WannaCry Ransomware Campaign
A massive ransomware campaign, called ‘WannaCry’, appears to have infected a number of organisations around the world. Computers in thousands of locations, in more than 150 countries have been locked by a program that demands the equivalent of about $300 in Bitcoin to be unlocked.
The main difference between WannaCry and other ransomware is the ability to spread itself within corporate networks, without user interaction.

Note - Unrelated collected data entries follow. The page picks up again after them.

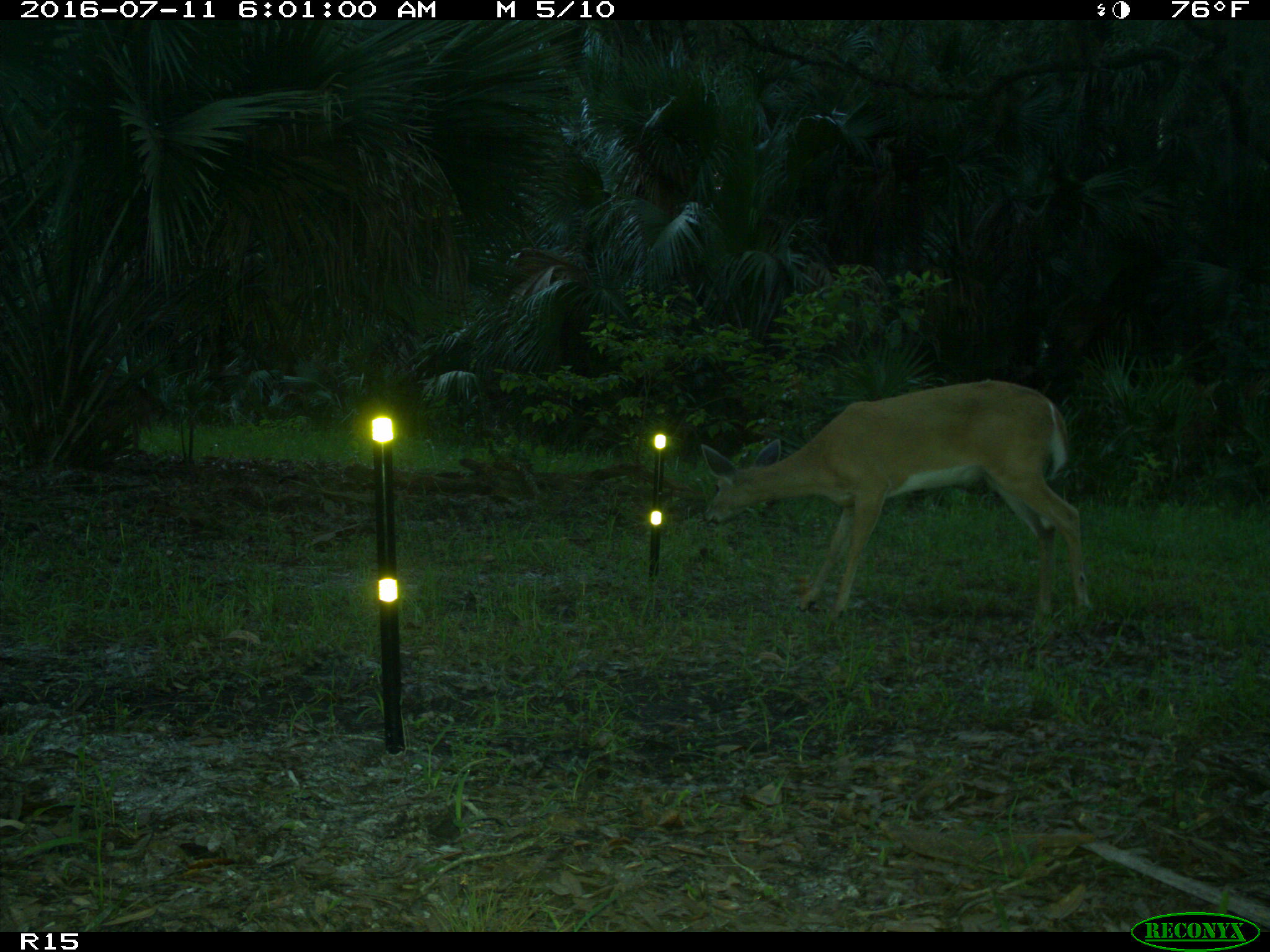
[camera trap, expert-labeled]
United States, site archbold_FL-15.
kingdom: Animalia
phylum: Chordata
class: Mammalia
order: Artiodactyla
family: Cervidae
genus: Odocoileus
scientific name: Odocoileus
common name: deer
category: unidentified deer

At least three Australian companies have been hit, possibly more, says the Government. Europol spokesman fears attack not over as “numbers are going up”.
Microsoft have released a new patch to further protect against this threat, it has been installing on Servers and Desktops during this weekend.
Royal IT is closely monitoring the deployment of the patch for all Managed Services Customers.
Customers using Webroot antivirus are protected and Windows 10 is not affected by the virus.
The threat has apparently stopped circulating the Internet but sources are warning a new version of the threat (different code) may be released soon.
Email is one of the main infection methods. Be wary of unexpected emails especially if they contain links and/or attachments.
Be extremely wary of any Microsoft Office email attachment that advises you to enable macros to view its content. Unless you are absolutely sure that this is a genuine email from a trusted source, do not enable macros and instead immediately delete the email.
The security of your assets is a layered approach, no one preventative measure will keep you 100% safe from threats, but by combining multiple strategies – you can minimise your risk to exposure and safeguard your assets going forward.
You can find more information about the outbreak on Wikipedia
What to watch for in emails
As spam is a normal, albeit potentially dangerous part of normal day to day IT – here are some tips to determine if an email you received is spam or not:
Check the senders email address by double clicking the contact on a received email within Outlook and verifying both email addresses. Note that just because the email addresses are the same, the email may still be spam;
Be very wary of emails coming from: The ATO, Australia Post, ANZ and ANY emails saying you have received money and you cannot verify the sender. Delete the email immediately if you receive emails from any of the mentioned senders with any attachment/s.
If you are unsure of the sender and the email contains attachments types: DOC, DOCX, ZIP, EXE. Delete the email immediately, do not open the attachment as these types of files can execute code to damage your machine and other machines on the network. We have seen a number of spam emails that advise of payment with a receipt or invoice attached. The attachment is of the DOC or DOCX type. This is the first sign that the email is potentially spam. Most companies will send receipts and invoices as PDF’s.
If you receive an email with a link and you are unsure of the sender, delete it! If you feel the need to check, hover your mouse over the link until the true hyperlink is shown. If this hyperlink is unknown or differs, do not click the link. In the below example, the email is spam and the hyperlink is changed only slightly to the original link text. The actual website and location are completely different to the original text, in IT talk this is called ‘phishing’;
ADVANCED USERS; check the headers of a received email to check and verify the DNS address/IP address of the sender. You can generally tell a spam email by the domain name of the incoming mail server or checking the IP address geolocation on www.iplocation.net
Anti-Virus Protection
All machines should be protected my an anti-virus application. The anti-virus application alerts on any infections found and if the anti-virus is unable to update its virus/malware definitions.
All anti-virus or anti-malware programs will not detect all threats but they are essential tools in defending against all types of malicious code. If your anti-virus appears on your screen with ‘threats detected’ or the like, please shutdown your computer immediately to remove the risk of further damage and advise your IT department immediately.